> **What to produce**
Nothing below is to be printed except the lines between the line holding "[camera trap, volunteer-labeled]" and the line holding "common name: thomson's gazelle", inclusive, each exactly as it appears.

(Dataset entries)

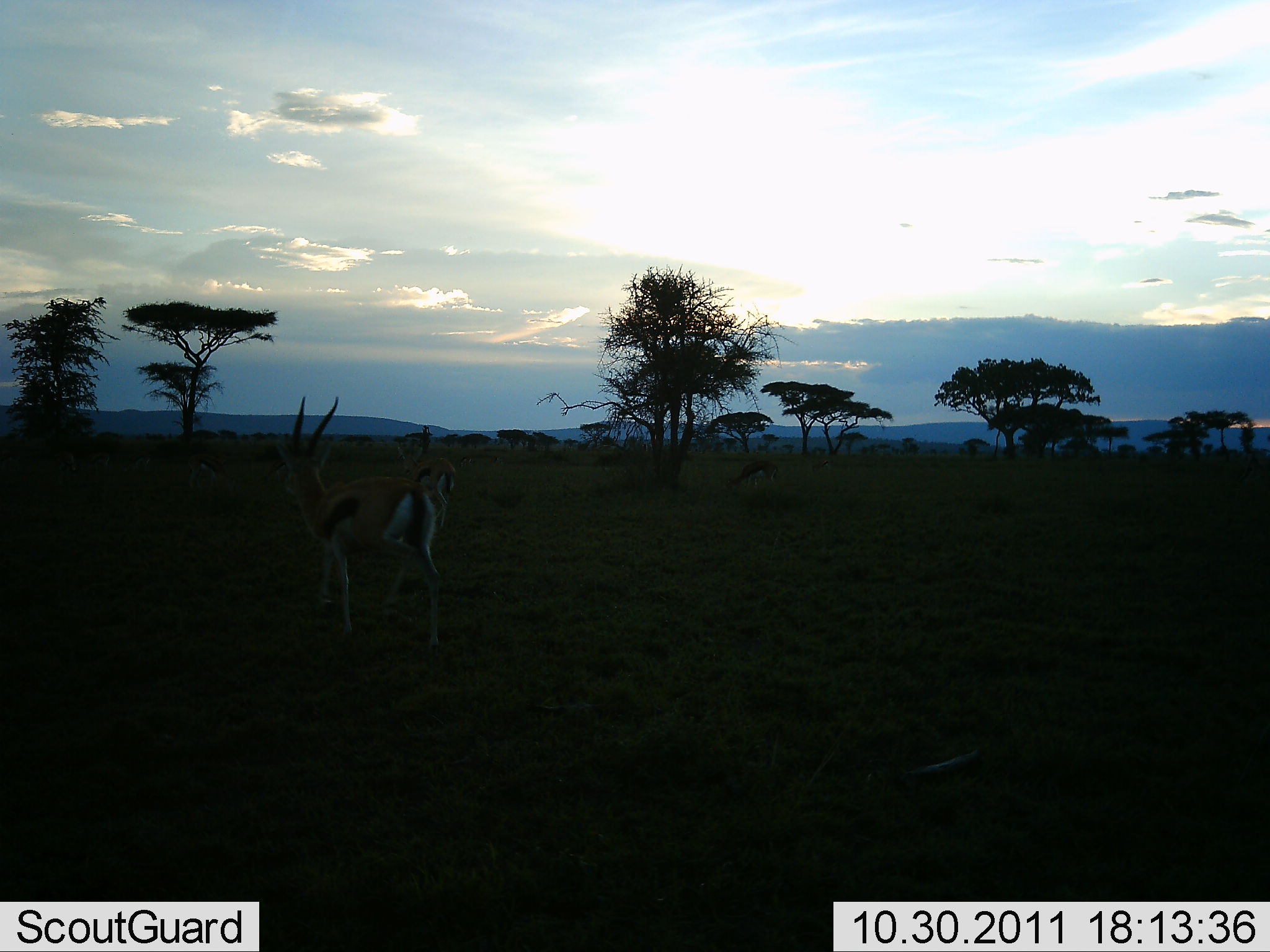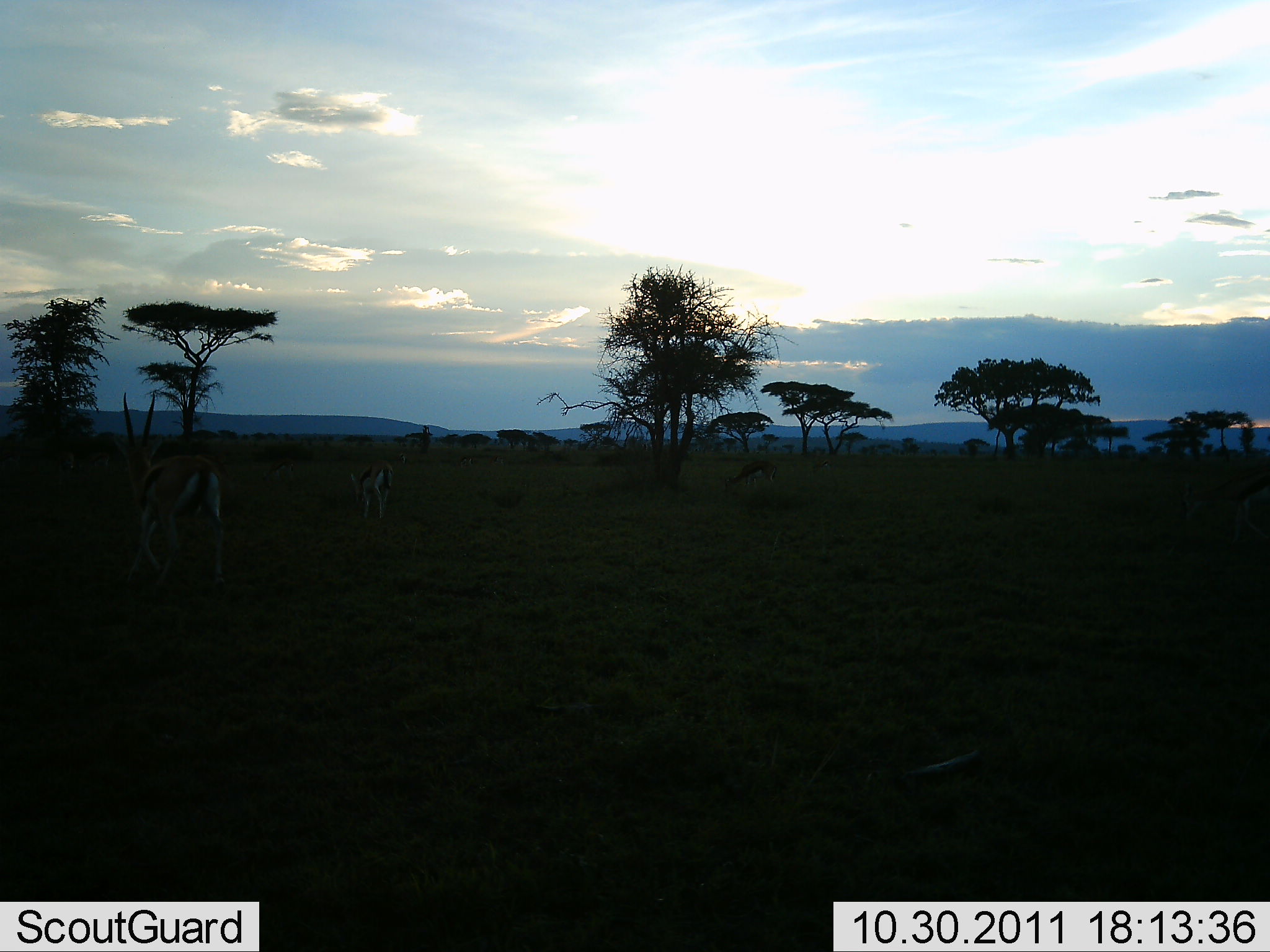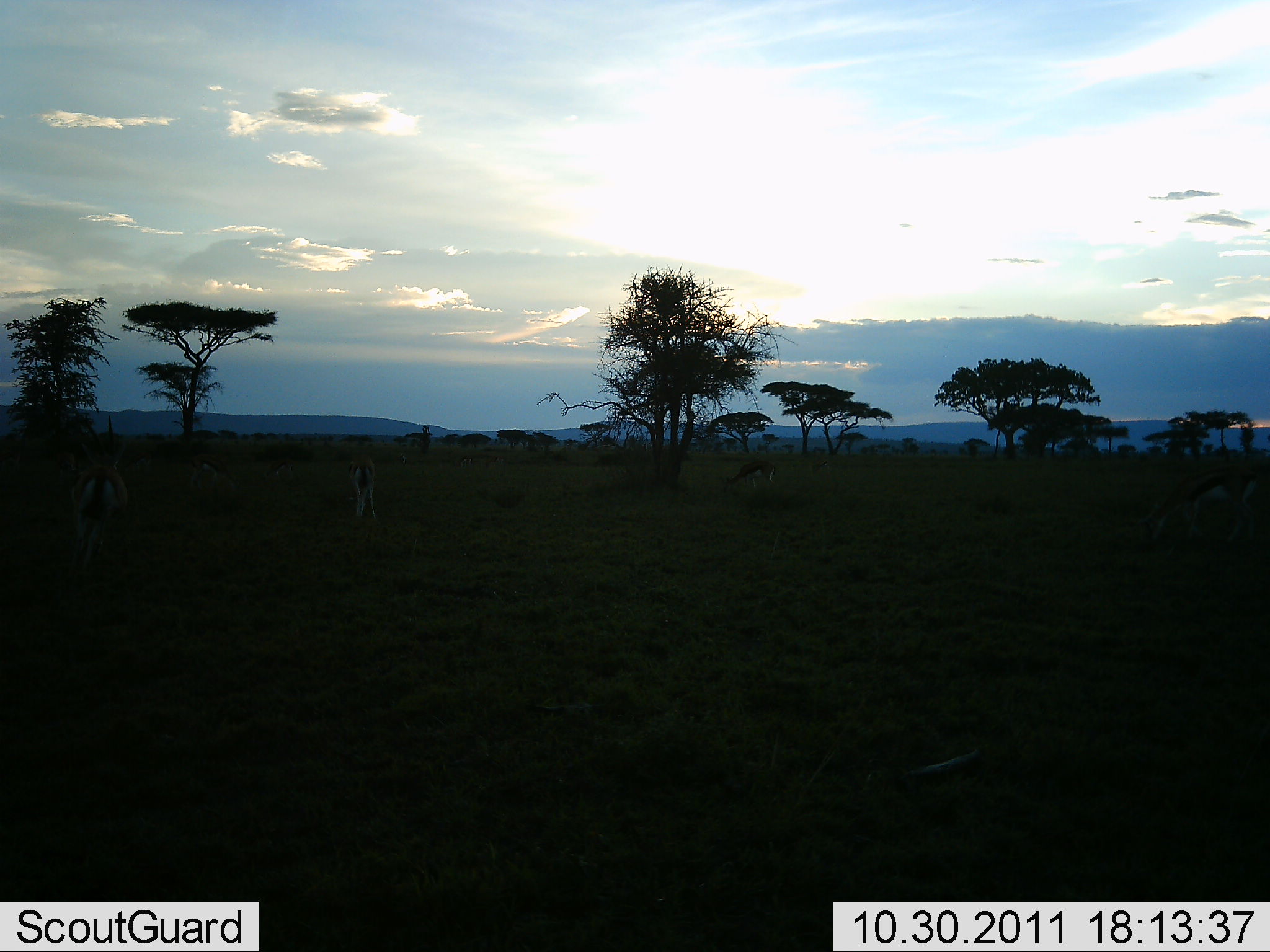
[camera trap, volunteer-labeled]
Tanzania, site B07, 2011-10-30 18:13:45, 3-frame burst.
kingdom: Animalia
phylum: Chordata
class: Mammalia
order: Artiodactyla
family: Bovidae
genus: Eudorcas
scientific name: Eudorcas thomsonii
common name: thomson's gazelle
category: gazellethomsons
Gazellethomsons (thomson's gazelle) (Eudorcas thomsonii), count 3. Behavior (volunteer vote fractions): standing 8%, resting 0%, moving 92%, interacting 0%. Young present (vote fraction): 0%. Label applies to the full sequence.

* * *

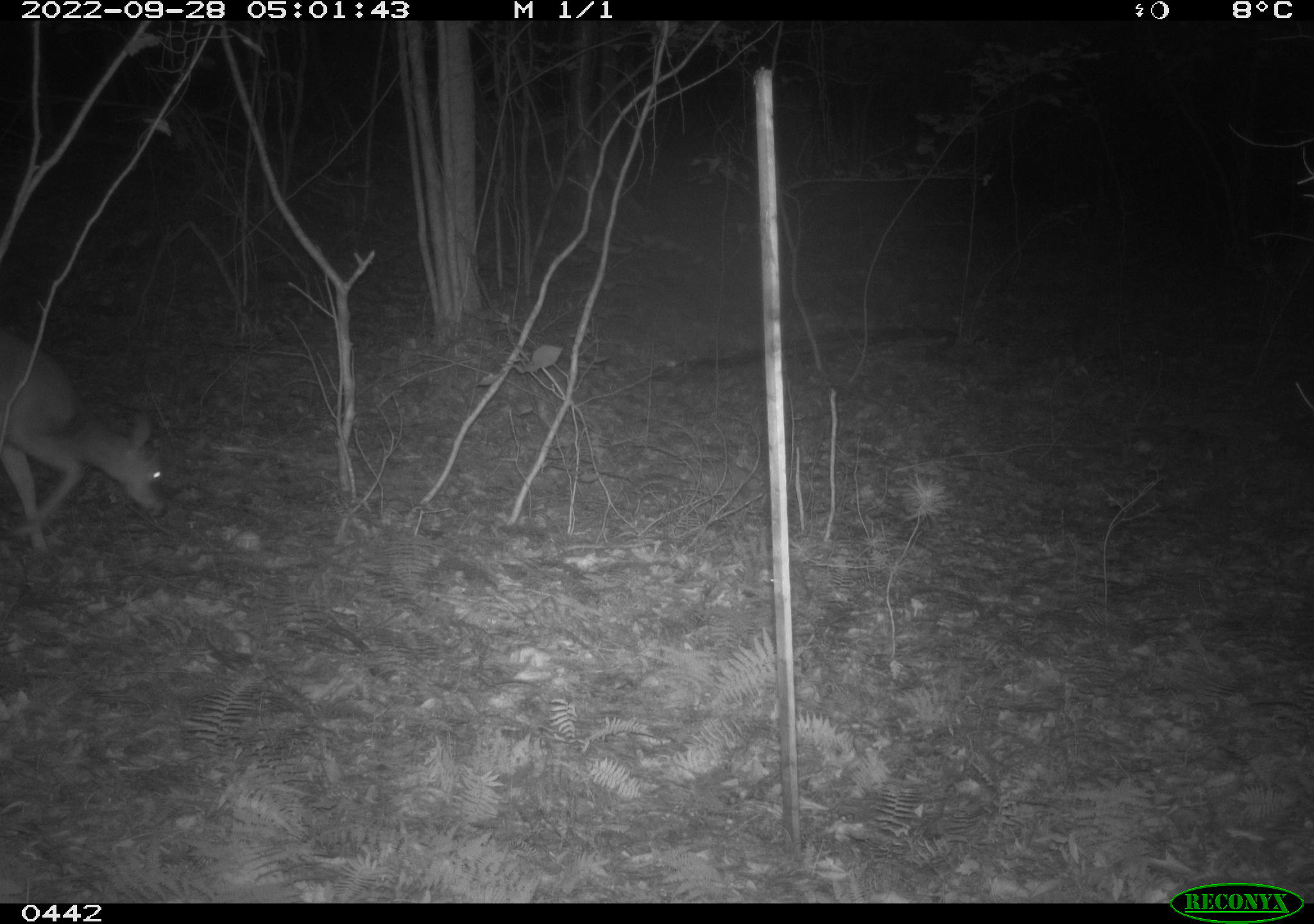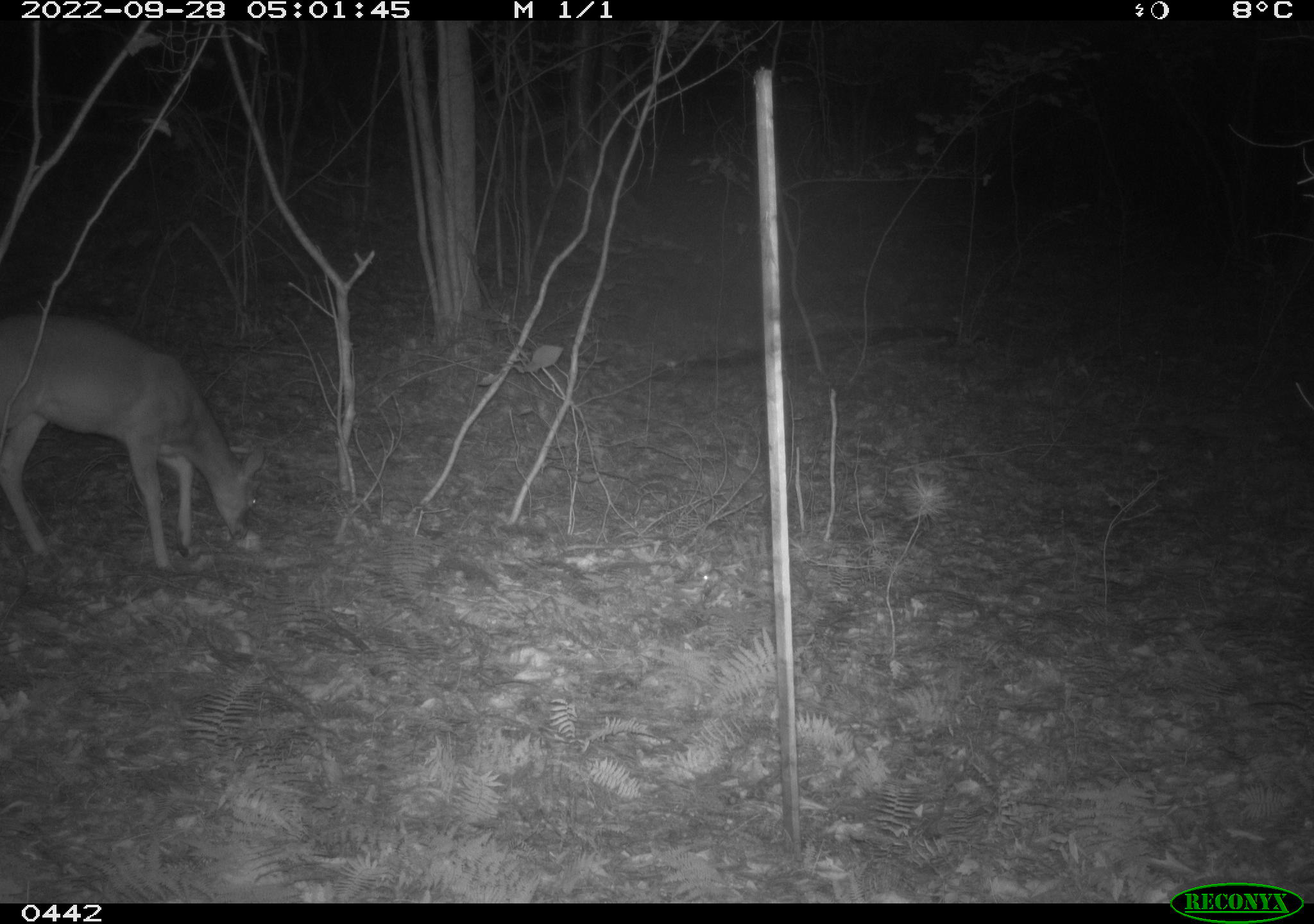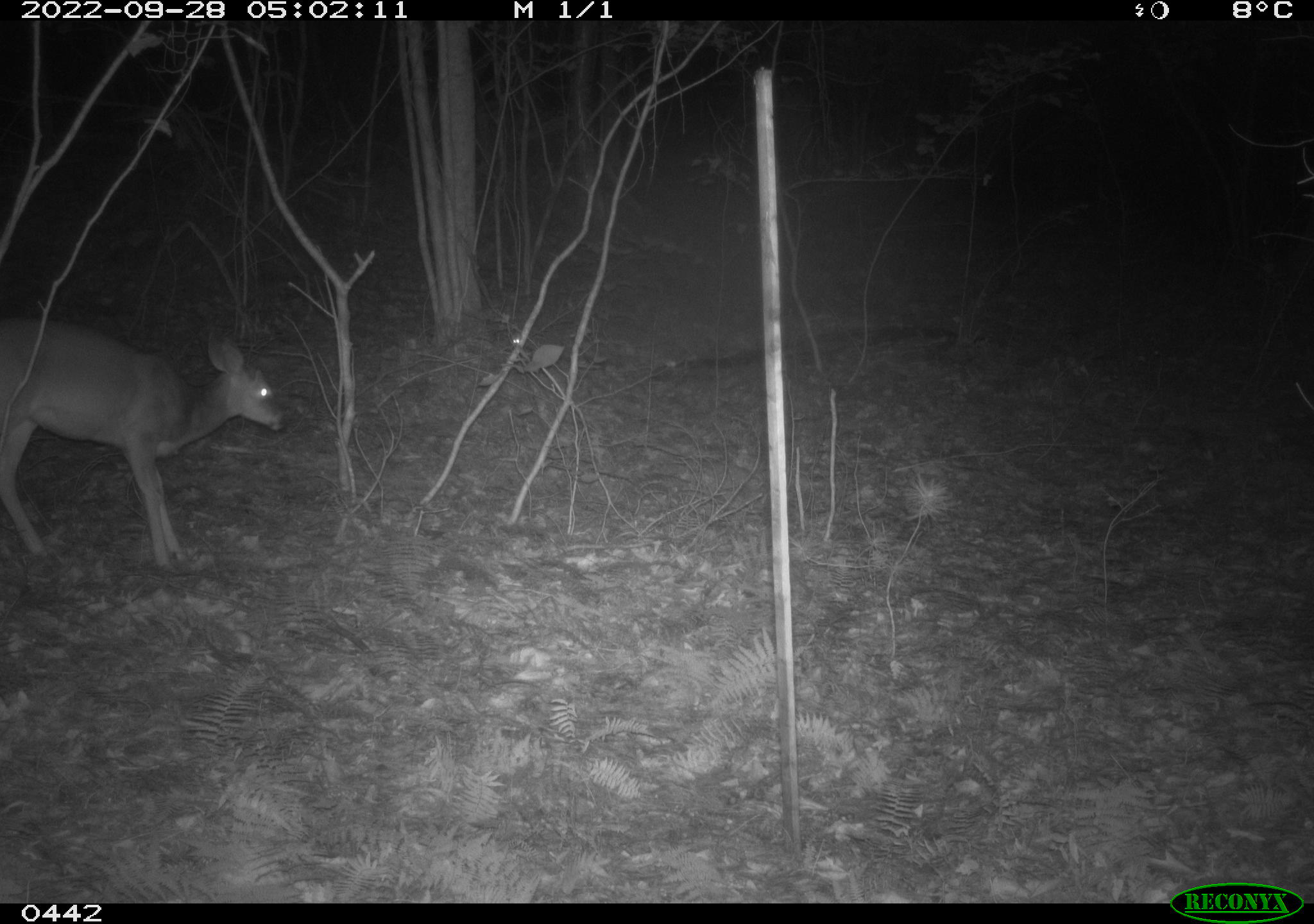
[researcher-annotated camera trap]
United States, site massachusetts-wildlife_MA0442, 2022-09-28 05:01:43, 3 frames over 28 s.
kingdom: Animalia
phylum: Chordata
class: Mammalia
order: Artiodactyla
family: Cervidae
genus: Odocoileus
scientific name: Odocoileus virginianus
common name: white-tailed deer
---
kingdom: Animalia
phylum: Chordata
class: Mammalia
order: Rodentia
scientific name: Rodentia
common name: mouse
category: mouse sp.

...

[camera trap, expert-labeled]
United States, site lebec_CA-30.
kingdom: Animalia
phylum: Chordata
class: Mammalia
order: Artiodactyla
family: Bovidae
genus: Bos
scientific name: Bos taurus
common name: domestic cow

> **Reply to the exercise**
[camera trap, volunteer-labeled]
Tanzania, site B07, 2011-10-30 18:13:45, 3-frame burst.
kingdom: Animalia
phylum: Chordata
class: Mammalia
order: Artiodactyla
family: Bovidae
genus: Eudorcas
scientific name: Eudorcas thomsonii
common name: thomson's gazelle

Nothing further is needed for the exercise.